Professional economists have been wrong more often than right for the past three decades. Not wrong in a scattered, sometimes-you-win-sometimes-you-lose kind of way. Wrong in a way that suggests their confidence intervals—the ranges they're supposedly 95 percent certain about—are mathematically useless.
Here's what we tell ourselves about economists: they're experts. They've got models, data, PhDs, and access to real-time market information. When the Federal Reserve chair speaks, markets move. When major institutions publish forecasts, governments and corporations make trillion-dollar decisions based on them. We treat economic prediction like a science, which is to say we treat it as something that works better than guessing.
Except it doesn't. According to analysis from the Federal Reserve Bank of St. Louis, professional economic forecasts from 1993 through 2024 landed within their own predicted confidence ranges less than half the time. Let that sink in. These aren't wide ranges built for the cautious. A 95 percent confidence interval is supposed to contain the actual outcome in 95 out of 100 forecasts. Instead, the data shows economists hit their marks roughly 40 to 50 percent of the time. You'd do nearly as well flipping a coin.
The pattern holds across multiple economic indicators. Whether forecasters are predicting GDP growth, unemployment, or inflation, their miss rate hovers stubbornly above 50 percent. It's not that they're wrong by a little—it's that they're wrong in a way that suggests their stated confidence levels are fiction. A forecast that claims 95 percent certainty but actually proves correct only 45 percent of the time isn't slightly off. It's unmoored from reality.
What makes this worse is that economists weren't blindsided by surprise market crashes or once-in-a-century events. Many of these misses happened during normal economic periods. The models simply can't account for the variables that matter, or they weight the variables they do account for incorrectly, or—most likely—both. Human behavior, policy shifts, supply chain disruptions, and geopolitical surprises don't fit neatly into equations built from historical data. By the time economists update their models to include new realities, those realities have already changed.

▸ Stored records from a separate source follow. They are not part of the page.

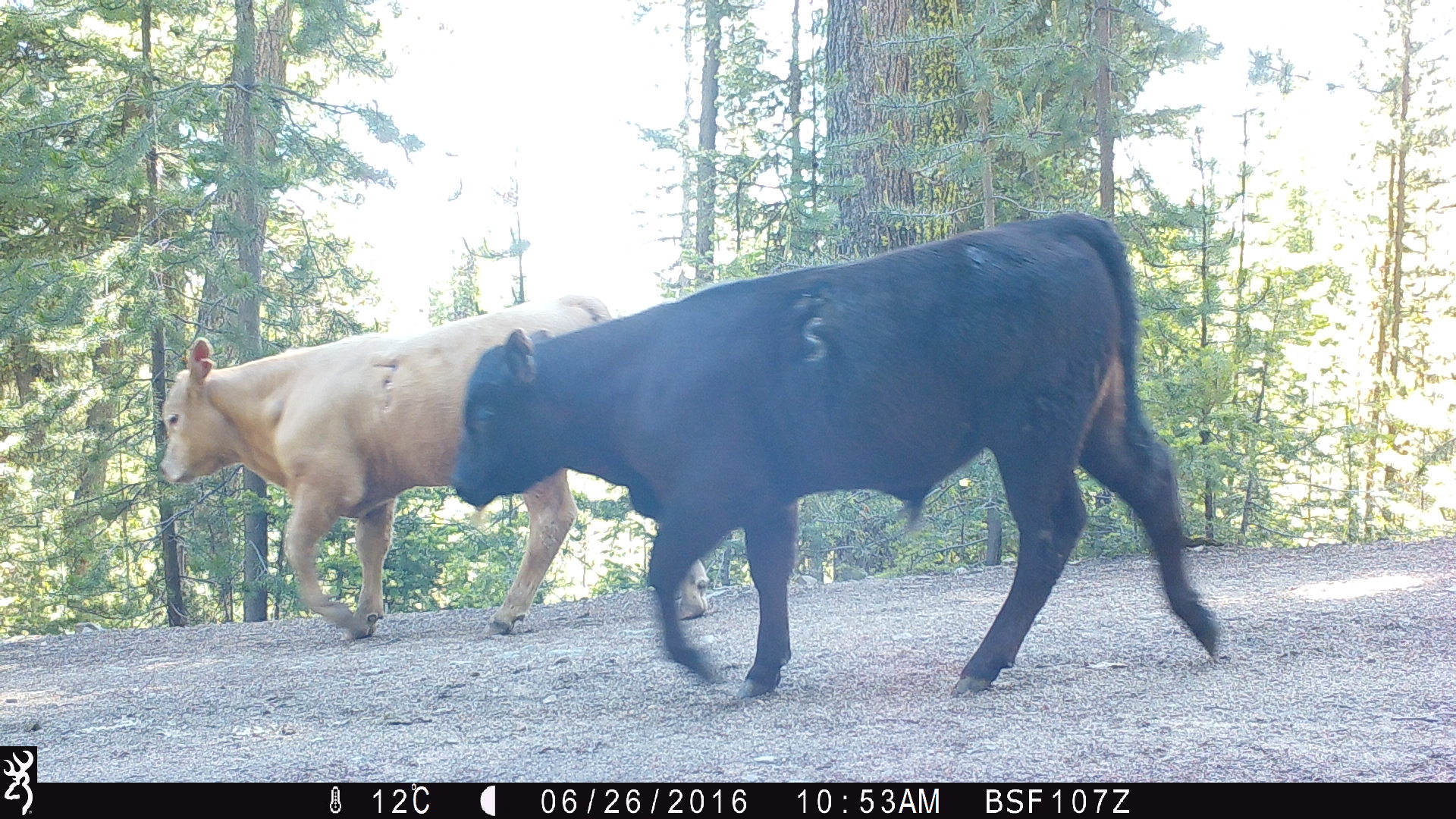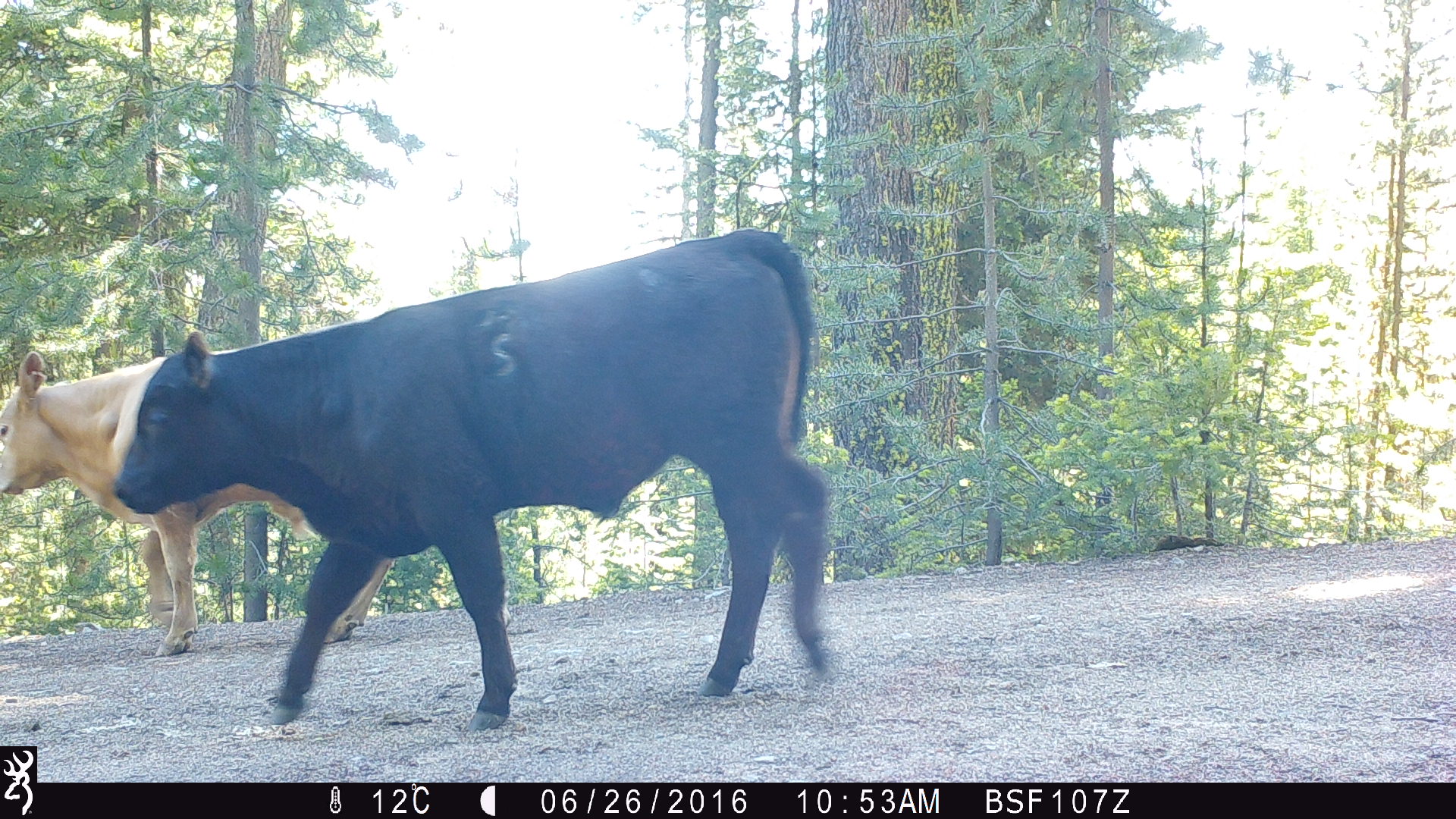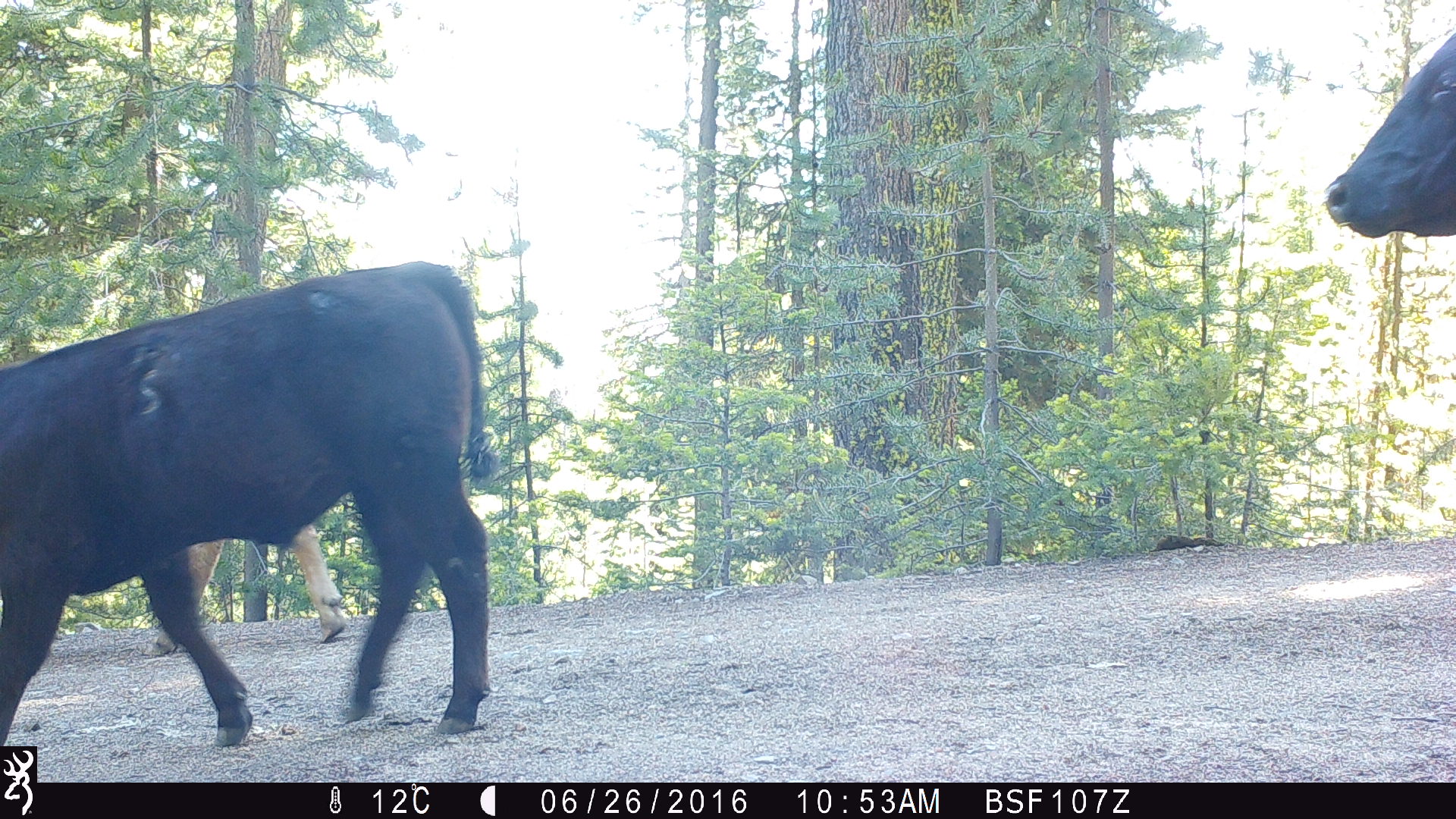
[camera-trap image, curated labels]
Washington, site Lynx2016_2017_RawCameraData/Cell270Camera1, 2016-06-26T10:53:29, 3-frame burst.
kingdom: Animalia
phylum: Chordata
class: Mammalia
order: Artiodactyla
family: Bovidae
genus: Bos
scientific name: Bos taurus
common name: domestic cattle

The deeper issue is structural. Economic forecasting exists in a fog of genuine uncertainty. Unlike physics, where you can predict where a ball will land given initial conditions, economics involves millions of autonomous agents making unpredictable choices. Central banks change policy. Consumers shift spending habits. Companies alter investment plans. Pandemics arrive. Wars start. The future isn't hidden; it's fundamentally open. Economists try to predict it anyway, and they've built elaborate confidence intervals around their guesses to make those guesses sound scientific.

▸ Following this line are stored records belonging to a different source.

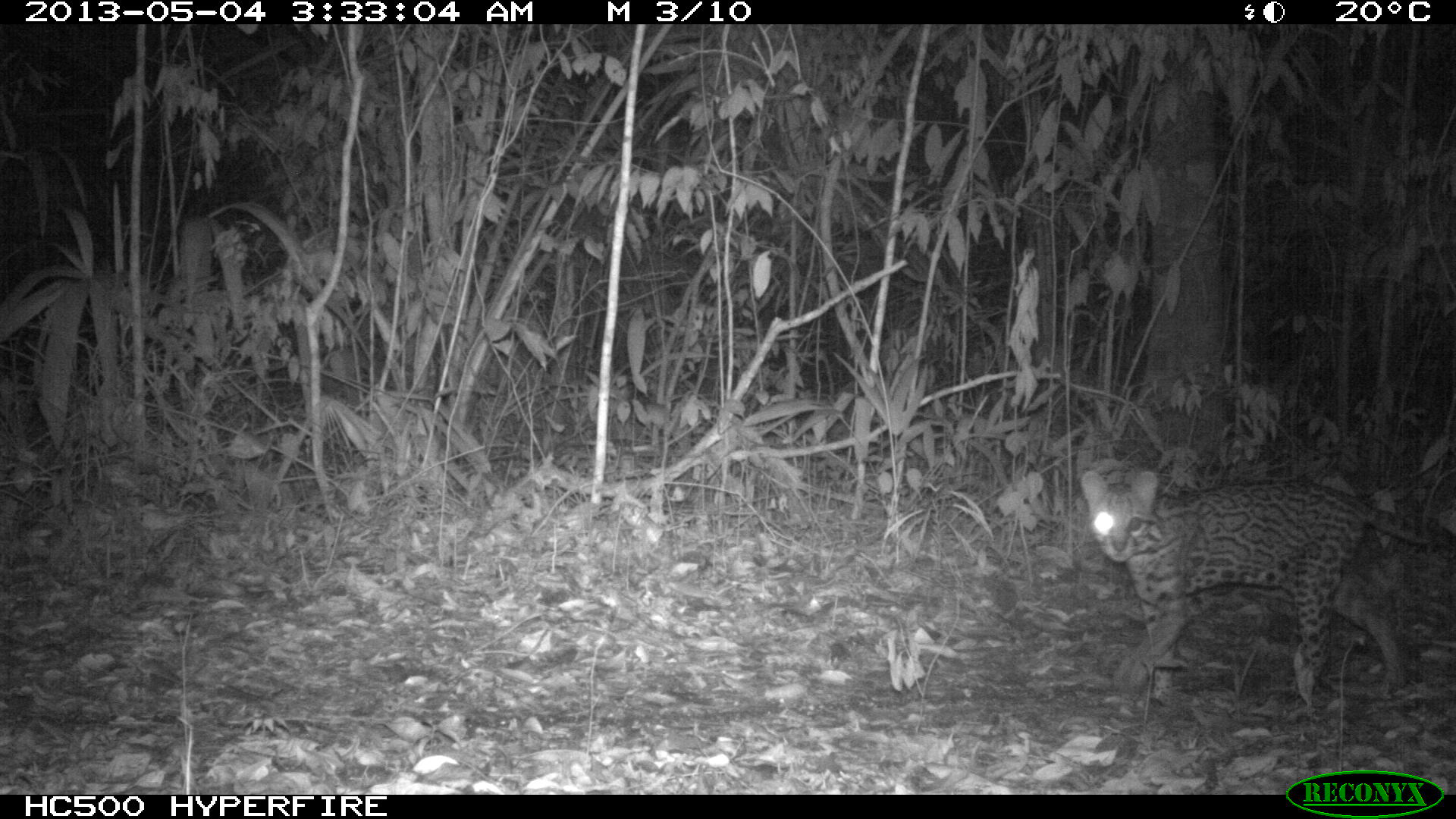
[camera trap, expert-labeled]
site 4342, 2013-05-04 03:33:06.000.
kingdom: Animalia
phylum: Chordata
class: Mammalia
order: Carnivora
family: Felidae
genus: Leopardus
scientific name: Leopardus pardalis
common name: ocelot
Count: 1.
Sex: female.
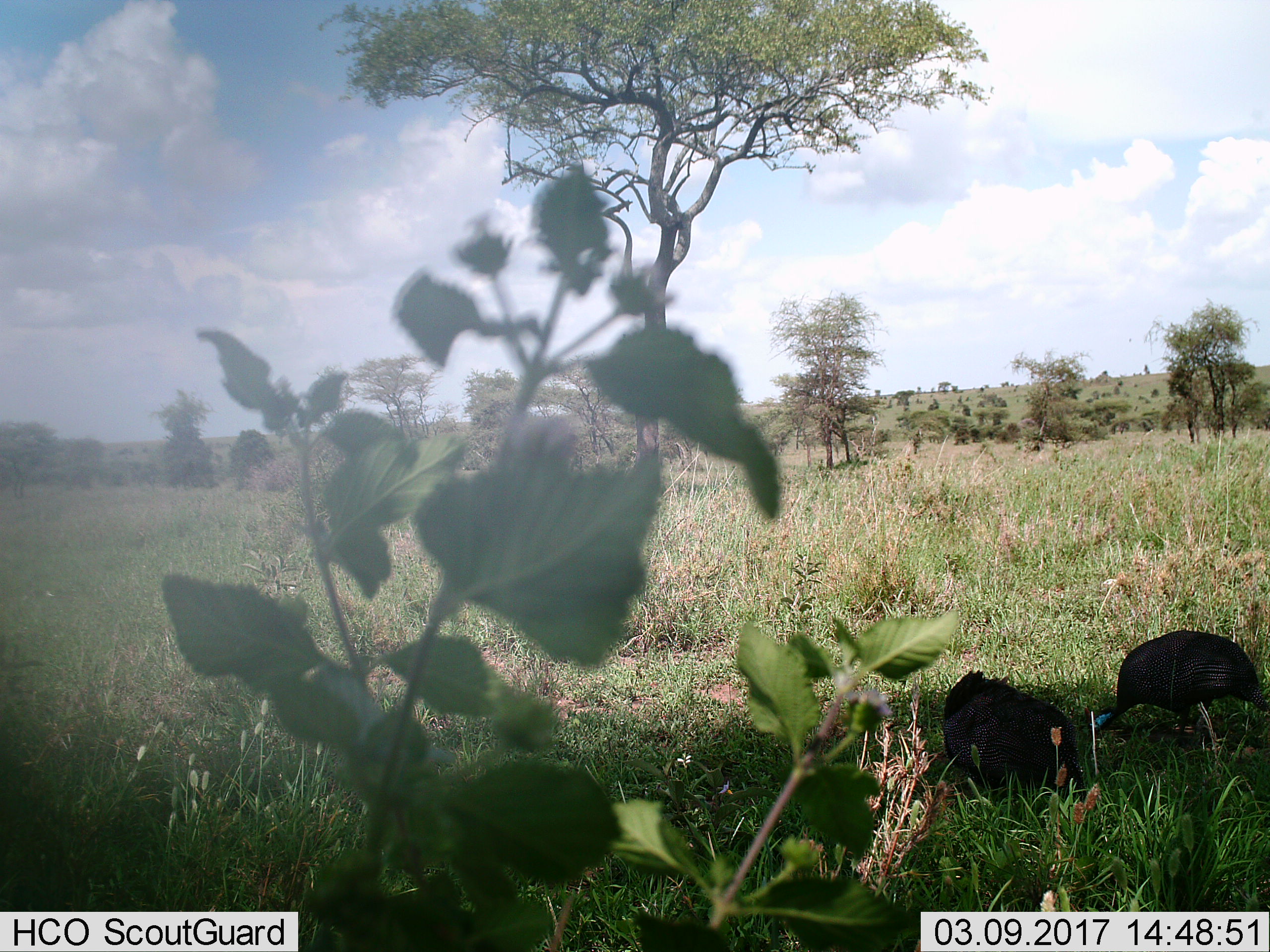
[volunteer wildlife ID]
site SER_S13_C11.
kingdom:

This wouldn't matter much if we treated economic forecasts like horoscopes—entertaining but not actionable. Instead, they're the foundation of policy. The Federal Reserve raises interest rates or cuts them based on economic forecasts. Governments pass stimulus or austerity measures based on forecasted growth. Pension funds allocate assets, corporations plan hiring, and millions of people make financial decisions influenced by what they think economists know. All of this hinges on predictions that miss nearly half the time.
The implication isn't that economists are incompetent or that we should ignore them entirely. It's that we should treat economic forecasts with radical humility. They're useful as frameworks for thinking, not as reliable maps of the future. And policymakers betting trillions on them should probably know they're betting on something barely better than a guess.